Maryland Governor Wes Moore announced the ENOUGH Act in Brooklyn during the 2024 legislative session - a $15 million grant program directed at underserved communities. The bill's name was an acronym: Engaging Neighborhoods, Organizations, Unions, Governments, and Help. Moore described Brooklyn as a community that had been, in his words, unseen, unheard, and underestimated. The bill passed the General Assembly and Moore signed it into law on May 9, 2024. Whether the kind of structural neglect that produced the conditions for the shooting can be reversed by a $15 million grant program is the open question Baltimore is still trying to answer. The legacy of Brooklyn Day will not be the trials or even the arrests. It will be measured in whether the city's institutional habits, the ones that failed to put officers near a block party where more than 700 people had gathered, change in any durable way. That work, on July 2026, was still in progress.

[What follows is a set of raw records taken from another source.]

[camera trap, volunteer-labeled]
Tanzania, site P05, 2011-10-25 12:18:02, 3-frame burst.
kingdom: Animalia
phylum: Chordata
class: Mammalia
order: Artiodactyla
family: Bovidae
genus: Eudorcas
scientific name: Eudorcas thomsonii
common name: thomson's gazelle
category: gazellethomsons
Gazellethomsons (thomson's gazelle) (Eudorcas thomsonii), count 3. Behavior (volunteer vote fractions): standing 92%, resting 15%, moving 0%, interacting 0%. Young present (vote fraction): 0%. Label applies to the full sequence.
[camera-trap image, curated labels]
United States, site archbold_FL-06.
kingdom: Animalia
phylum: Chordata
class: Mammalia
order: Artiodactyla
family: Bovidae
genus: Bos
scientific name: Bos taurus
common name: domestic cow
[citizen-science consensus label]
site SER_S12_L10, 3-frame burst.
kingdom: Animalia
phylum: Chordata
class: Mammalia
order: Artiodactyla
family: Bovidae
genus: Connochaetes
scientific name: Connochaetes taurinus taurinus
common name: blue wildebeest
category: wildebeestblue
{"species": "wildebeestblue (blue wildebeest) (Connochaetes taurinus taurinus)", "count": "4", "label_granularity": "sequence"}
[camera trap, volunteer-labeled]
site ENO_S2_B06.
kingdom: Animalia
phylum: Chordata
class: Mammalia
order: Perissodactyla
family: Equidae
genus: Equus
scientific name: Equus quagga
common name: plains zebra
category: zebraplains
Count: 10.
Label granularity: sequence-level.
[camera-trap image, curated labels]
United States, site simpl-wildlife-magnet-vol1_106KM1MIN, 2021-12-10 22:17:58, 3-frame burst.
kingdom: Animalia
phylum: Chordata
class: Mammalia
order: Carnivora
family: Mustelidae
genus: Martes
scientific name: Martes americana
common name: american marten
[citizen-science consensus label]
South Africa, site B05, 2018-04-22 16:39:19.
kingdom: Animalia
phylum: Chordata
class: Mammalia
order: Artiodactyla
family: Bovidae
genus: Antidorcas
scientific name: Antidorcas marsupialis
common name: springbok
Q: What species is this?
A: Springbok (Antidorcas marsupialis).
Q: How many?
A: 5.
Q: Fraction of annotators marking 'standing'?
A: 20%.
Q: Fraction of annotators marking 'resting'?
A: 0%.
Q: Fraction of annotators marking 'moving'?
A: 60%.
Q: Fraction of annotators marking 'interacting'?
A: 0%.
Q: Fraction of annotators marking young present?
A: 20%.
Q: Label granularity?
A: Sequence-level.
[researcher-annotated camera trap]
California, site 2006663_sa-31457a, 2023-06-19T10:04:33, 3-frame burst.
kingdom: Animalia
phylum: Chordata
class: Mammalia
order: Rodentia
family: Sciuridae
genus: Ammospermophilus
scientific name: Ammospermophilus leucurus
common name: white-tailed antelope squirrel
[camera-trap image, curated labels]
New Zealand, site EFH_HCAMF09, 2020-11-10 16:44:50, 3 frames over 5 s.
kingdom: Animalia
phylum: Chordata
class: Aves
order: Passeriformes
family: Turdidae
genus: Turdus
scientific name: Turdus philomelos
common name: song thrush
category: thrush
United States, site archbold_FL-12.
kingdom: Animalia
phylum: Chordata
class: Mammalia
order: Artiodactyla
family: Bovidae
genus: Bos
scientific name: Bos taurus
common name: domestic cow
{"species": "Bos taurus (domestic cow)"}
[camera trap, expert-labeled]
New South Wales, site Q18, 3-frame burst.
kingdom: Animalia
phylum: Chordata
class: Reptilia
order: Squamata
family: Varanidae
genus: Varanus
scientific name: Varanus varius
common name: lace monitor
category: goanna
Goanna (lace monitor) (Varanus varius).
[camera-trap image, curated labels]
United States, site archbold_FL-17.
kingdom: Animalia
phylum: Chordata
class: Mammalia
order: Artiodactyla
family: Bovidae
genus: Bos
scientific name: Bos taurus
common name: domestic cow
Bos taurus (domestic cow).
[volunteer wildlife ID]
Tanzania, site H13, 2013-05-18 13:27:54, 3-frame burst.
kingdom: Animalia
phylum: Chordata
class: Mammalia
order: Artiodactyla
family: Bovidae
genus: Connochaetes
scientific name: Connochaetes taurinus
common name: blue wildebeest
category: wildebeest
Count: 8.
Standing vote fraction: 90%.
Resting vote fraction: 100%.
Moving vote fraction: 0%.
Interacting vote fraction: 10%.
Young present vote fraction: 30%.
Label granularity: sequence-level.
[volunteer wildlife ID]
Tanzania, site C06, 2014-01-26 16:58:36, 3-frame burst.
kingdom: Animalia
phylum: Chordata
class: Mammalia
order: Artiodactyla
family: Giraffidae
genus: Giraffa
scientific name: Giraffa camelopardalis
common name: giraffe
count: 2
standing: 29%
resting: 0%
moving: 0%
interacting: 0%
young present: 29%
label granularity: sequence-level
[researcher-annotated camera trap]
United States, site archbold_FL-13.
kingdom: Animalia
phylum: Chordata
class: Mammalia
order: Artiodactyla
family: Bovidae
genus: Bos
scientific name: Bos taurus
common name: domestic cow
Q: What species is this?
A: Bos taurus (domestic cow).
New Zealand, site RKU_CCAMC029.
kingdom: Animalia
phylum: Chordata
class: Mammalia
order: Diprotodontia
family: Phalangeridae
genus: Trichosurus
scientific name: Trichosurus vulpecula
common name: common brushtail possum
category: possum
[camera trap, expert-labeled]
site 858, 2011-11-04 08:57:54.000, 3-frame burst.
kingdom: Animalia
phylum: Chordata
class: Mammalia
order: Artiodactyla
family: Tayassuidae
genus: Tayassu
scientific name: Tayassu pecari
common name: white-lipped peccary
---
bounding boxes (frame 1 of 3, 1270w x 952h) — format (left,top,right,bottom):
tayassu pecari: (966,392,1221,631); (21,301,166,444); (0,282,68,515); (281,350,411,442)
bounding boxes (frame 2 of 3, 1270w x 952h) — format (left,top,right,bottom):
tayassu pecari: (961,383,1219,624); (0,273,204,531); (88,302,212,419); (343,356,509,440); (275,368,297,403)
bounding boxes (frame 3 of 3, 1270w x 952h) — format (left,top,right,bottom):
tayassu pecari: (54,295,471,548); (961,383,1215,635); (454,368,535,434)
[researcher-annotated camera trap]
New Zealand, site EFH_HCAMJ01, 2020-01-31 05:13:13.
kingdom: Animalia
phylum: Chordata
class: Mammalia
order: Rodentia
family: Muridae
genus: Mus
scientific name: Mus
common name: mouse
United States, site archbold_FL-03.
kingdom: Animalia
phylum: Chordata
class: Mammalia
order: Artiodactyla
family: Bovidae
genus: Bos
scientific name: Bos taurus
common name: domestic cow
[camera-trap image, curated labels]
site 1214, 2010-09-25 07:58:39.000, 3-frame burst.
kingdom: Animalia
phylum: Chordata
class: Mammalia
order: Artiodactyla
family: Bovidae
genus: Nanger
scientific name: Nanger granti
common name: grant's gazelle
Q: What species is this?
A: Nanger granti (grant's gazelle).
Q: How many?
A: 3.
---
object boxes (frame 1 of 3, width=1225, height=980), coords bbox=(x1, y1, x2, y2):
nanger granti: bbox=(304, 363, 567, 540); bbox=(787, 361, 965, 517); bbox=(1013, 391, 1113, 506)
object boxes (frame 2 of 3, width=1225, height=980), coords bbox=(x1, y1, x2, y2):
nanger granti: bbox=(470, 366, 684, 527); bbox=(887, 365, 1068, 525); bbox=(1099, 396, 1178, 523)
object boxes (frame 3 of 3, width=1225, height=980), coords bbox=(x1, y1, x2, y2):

The 2023 Baltimore shooting occurred at the Brooklyn Homes housing development in the Brooklyn neighborhood of South Baltimore, at approximately 39.2303 N, 76.6006 W. The location is on the southern bank of the Patapsco River, immediately south of the I-95 Fort McHenry Tunnel. BWI Marshall (KBWI) is 9 miles southwest; the site sits within the Class B airspace around the airport. From altitude, the Brooklyn Homes development is identifiable as a cluster of brick low-rise apartment buildings on the residential grid south of the river, with the curving Patapsco shoreline and the rail yards of CSX Curtis Bay Branch to the south and west.